Het zal ongetwijfeld mijn fout zijn, maar dan heb ik misschien toch iets te snel afgerond. In het voorstel dat ik aan het eind van mijn betoog deed, zat wel iets meer dan alleen de leraren. Om terug te komen op de eerste vraag van mevrouw Becker: nee, natuurlijk zeg ik niet tegen leraren dat hun inspanning waardeloos is. Sterker nog, mijn voorstel is er juist op gebaseerd de expertise van leraren een grotere rol te geven. Ik heb al gezegd dat niet alles tot nu toe waardeloos is gebleken. Er zijn al stappen gezet sinds het verschijnen van Schnabel. Tot zover het antwoord op de eerste vraag.

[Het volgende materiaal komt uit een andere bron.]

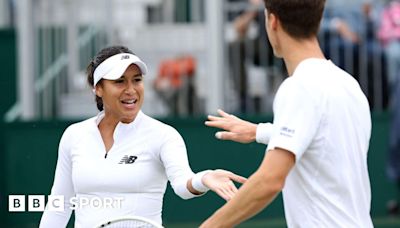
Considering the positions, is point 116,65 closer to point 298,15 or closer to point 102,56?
point 102,56

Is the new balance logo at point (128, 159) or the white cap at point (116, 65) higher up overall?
the white cap at point (116, 65)

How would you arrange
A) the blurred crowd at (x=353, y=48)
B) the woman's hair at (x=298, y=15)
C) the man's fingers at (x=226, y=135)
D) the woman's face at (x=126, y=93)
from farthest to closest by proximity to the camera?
1. the blurred crowd at (x=353, y=48)
2. the woman's face at (x=126, y=93)
3. the man's fingers at (x=226, y=135)
4. the woman's hair at (x=298, y=15)

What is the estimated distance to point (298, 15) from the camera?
3951 mm

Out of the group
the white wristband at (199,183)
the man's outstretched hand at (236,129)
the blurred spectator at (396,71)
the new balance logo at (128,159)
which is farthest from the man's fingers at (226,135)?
the blurred spectator at (396,71)

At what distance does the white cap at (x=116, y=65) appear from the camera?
466 centimetres

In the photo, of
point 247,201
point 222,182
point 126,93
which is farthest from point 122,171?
point 247,201

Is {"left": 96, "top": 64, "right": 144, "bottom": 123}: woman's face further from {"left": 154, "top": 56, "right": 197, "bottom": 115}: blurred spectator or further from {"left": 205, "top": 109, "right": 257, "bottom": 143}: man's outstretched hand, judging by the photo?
{"left": 154, "top": 56, "right": 197, "bottom": 115}: blurred spectator

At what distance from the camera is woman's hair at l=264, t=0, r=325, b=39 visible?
3.95 metres

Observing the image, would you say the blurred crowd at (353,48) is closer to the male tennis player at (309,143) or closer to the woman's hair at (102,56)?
the woman's hair at (102,56)

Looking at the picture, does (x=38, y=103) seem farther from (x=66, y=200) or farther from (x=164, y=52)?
(x=66, y=200)

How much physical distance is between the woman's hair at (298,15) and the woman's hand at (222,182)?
1.81 ft

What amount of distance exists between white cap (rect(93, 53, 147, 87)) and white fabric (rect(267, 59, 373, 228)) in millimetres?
880

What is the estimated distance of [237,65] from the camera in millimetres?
10656

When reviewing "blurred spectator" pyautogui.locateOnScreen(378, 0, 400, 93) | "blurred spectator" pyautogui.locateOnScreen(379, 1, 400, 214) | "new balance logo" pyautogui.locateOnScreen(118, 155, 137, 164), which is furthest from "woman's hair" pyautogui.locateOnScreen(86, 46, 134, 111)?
"blurred spectator" pyautogui.locateOnScreen(378, 0, 400, 93)
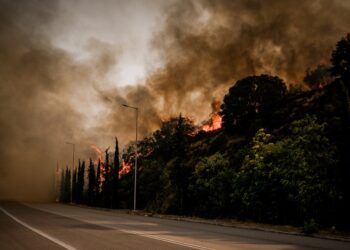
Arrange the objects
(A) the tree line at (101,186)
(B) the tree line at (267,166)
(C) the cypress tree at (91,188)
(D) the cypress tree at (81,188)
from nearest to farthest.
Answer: (B) the tree line at (267,166)
(A) the tree line at (101,186)
(C) the cypress tree at (91,188)
(D) the cypress tree at (81,188)

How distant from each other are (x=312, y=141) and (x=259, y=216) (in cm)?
799

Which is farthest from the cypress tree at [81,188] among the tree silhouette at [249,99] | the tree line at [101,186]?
the tree silhouette at [249,99]

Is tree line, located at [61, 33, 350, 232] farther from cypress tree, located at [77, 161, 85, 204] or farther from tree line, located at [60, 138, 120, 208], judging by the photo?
cypress tree, located at [77, 161, 85, 204]

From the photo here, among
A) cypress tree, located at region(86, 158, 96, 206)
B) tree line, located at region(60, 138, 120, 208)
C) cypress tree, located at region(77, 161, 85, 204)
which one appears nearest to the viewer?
tree line, located at region(60, 138, 120, 208)

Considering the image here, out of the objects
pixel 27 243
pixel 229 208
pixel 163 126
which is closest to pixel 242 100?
pixel 163 126

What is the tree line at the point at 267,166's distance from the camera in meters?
22.5

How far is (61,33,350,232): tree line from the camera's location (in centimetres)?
2252

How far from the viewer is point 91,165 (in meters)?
80.5

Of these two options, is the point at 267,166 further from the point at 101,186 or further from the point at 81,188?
the point at 81,188

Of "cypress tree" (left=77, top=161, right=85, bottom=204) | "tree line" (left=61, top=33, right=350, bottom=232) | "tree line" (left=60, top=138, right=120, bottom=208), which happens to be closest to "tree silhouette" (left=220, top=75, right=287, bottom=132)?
"tree line" (left=61, top=33, right=350, bottom=232)

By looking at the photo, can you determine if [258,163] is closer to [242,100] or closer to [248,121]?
[248,121]

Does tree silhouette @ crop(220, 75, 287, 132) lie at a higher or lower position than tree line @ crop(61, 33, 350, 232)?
higher

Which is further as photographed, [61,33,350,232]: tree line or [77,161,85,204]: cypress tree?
[77,161,85,204]: cypress tree

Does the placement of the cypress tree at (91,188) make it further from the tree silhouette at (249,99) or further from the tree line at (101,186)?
the tree silhouette at (249,99)
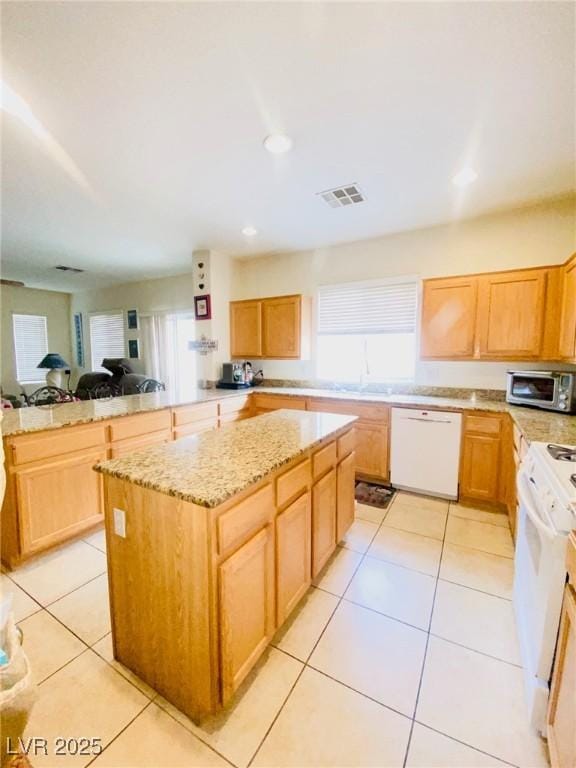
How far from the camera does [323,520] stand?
1.90 m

Ik kom op de tweede vraag van mevrouw Becker. Ik zou zeggen: begin het gesprek op de scholen. De overheid moet daarvoor de ruimte bieden. Een van de meest gehoorde kritiekpunten van leraren is: leuk dat ik mag nadenken over het curriculum, maar ik heb niet eens tijd om mijn werk te doen. Geef leraren daarvoor de ruimte. Laat ze in overleg met vakverenigingen voorstellen doen, laat ze in kaart brengen wat niet deugt en wat er volgens hen veranderd moet worden. Desnoods noem je het daarna alsnog een «ontwikkelteam» en ga je bij elkaar zitten om alle ervaringen op te halen en er een coherent geheel van te maken. Dat is een heel andere benaderwijze, die begint bij de dagelijkse praktijk van de experts en eindigt in een voorstel aan ons. Het proces dat we nu hebben doorlopen, begint met een commissie, een coöperatie en ontwikkelteams, waarna implementatie op scholen plaatsvindt. Geef ik daarmee voldoende antwoord op uw vraag, mevrouw Becker?

Mevrouw Becker (VVD):

Het is een antwoord op mijn vraag, maar wat mij meteen te binnen schiet, is dat de heer Kwint in zijn pleidooi tegelijkertijd waarschuwt voor een teveel aan vrije ruimte bij scholen. Hij leek te suggereren dat die juist kan leiden tot kwaliteitsvermindering. Tegelijkertijd zegt hij: leg het neer bij de leraren en de scholen en geef hen de ruimte. Hoe rijmt hij die twee pleidooien met elkaar?

De heer Kwint (SP):

Dat is niet zo ingewikkeld. Scholen, leraren en andere betrokkenen de ruimte geven om een programma te ontwikkelen, betekent niet dat je uiteindelijk niet zelf de knoop doorhakt. Ik bepleit niet dat er op elke school een apart curriculum moet worden samengesteld. Ik bepleit dat het veld, dus ook scholen onderling, met een breed voorstel komt. Mijn passage over de vrije ruimte was heel nadrukkelijk als een vraag gesteld. Ik weet het niet, maar ik zie wel een risico, namelijk dat die vrije ruimte kan leiden tot extra kansenongelijkheid. Als je docenten erbij betrekt, betekent dat niet automatisch een curriculum met oneindig veel vrije ruimte.

De heer Beertema (PVV):

Voordat ik begin, voorzitter, wil ik u alvast meegeven dat ik nauwelijks een tweede termijn heb. Misschien heb ik zelfs wel geen tweede termijn.

De voorzitter:

Nou, nee, dat is bij mij geen ...

De heer Beertema (PVV):

Daar trapt u niet in.

De voorzitter:

Nee. Als u zegt dat u nauwelijks een eerste termijn hebt, wil ik u wat extra ruimte geven voor de tweede termijn, maar andersom werkt het niet.

De heer Beertema (PVV):

Oké, voorzitter. Wat het uitgebreide rondetafelgesprek duidelijk heeft gemaakt, is dat er ongelooflijk veel stakeholders zijn in het onderwijs. Er waren 39 insprekers en dat was nog maar een selectie. Er zijn allemaal organisaties met eigen belangen, waarvan we mogen veronderstellen dat ze niet in de hand van de subsidieverstrekker zullen bijten.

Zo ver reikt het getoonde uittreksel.